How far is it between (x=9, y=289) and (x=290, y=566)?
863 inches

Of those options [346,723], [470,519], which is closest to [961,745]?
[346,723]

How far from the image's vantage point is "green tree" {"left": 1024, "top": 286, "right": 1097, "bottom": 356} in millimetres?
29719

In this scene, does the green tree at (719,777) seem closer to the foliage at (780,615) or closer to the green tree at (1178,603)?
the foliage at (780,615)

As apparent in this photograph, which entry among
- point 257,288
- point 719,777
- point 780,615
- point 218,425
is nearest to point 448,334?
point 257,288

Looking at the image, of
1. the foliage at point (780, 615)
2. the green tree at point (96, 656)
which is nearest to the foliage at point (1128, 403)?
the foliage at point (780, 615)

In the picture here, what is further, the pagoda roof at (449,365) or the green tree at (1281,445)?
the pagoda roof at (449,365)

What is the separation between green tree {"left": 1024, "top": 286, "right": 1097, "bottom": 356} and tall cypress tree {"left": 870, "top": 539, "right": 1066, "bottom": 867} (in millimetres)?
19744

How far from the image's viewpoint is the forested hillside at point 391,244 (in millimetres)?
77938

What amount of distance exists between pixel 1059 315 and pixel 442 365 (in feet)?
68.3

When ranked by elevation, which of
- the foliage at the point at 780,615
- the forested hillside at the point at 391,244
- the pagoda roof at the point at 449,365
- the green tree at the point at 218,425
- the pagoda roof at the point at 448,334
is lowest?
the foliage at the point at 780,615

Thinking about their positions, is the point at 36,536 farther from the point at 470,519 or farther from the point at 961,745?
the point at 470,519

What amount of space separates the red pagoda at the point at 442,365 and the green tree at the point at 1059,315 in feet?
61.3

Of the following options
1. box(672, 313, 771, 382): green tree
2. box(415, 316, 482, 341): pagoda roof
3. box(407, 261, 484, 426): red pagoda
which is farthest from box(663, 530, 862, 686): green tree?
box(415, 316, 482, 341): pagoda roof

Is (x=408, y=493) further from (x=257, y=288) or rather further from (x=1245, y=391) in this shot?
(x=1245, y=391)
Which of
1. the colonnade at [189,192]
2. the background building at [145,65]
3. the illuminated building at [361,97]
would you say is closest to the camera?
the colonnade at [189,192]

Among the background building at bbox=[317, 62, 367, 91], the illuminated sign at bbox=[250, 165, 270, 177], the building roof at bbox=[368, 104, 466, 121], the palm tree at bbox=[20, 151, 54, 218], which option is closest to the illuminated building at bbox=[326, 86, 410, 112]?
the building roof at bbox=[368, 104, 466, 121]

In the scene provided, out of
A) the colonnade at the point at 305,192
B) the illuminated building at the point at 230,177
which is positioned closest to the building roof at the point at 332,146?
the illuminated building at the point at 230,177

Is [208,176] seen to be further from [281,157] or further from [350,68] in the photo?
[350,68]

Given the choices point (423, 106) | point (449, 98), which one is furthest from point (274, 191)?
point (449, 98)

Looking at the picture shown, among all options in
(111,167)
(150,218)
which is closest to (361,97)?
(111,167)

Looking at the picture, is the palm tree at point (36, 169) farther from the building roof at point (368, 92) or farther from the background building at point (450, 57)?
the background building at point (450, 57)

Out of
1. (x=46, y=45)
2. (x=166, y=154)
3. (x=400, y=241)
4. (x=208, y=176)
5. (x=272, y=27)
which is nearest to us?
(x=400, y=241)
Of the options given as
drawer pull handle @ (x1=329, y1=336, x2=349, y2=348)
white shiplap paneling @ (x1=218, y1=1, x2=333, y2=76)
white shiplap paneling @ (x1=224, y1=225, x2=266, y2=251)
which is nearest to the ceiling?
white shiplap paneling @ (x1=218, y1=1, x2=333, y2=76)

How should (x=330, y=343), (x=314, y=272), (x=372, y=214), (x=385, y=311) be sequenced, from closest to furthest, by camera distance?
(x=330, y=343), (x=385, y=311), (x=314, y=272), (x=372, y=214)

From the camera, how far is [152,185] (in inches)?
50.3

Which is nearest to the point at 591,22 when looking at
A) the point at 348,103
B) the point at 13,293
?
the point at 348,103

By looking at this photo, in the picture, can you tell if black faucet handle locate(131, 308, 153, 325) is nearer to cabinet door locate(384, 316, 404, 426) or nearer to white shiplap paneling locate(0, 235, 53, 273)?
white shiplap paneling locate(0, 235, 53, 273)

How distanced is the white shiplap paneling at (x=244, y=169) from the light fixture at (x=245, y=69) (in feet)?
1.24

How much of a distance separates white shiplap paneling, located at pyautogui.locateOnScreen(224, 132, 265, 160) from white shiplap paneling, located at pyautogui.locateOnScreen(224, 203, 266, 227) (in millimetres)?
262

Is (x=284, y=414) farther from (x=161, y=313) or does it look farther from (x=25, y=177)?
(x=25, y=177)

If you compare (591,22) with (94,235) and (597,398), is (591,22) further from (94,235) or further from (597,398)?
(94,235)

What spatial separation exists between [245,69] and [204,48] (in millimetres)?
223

Goal: Lay out the entries as a two-column CSV with the header columns "text" and "answer", starting with the line containing "If you compare" and going on through the end of the entries. Put each entry on its own row, with its text and its answer each in one quoted field and any line breaks replaced by spaces.

Correct response:
text,answer
"If you compare (591,22) with (94,235) and (597,398), is (591,22) further from (94,235) or further from (597,398)?","(94,235)"
"What spatial separation exists between [245,69] and [204,48] (in millimetres)?","223"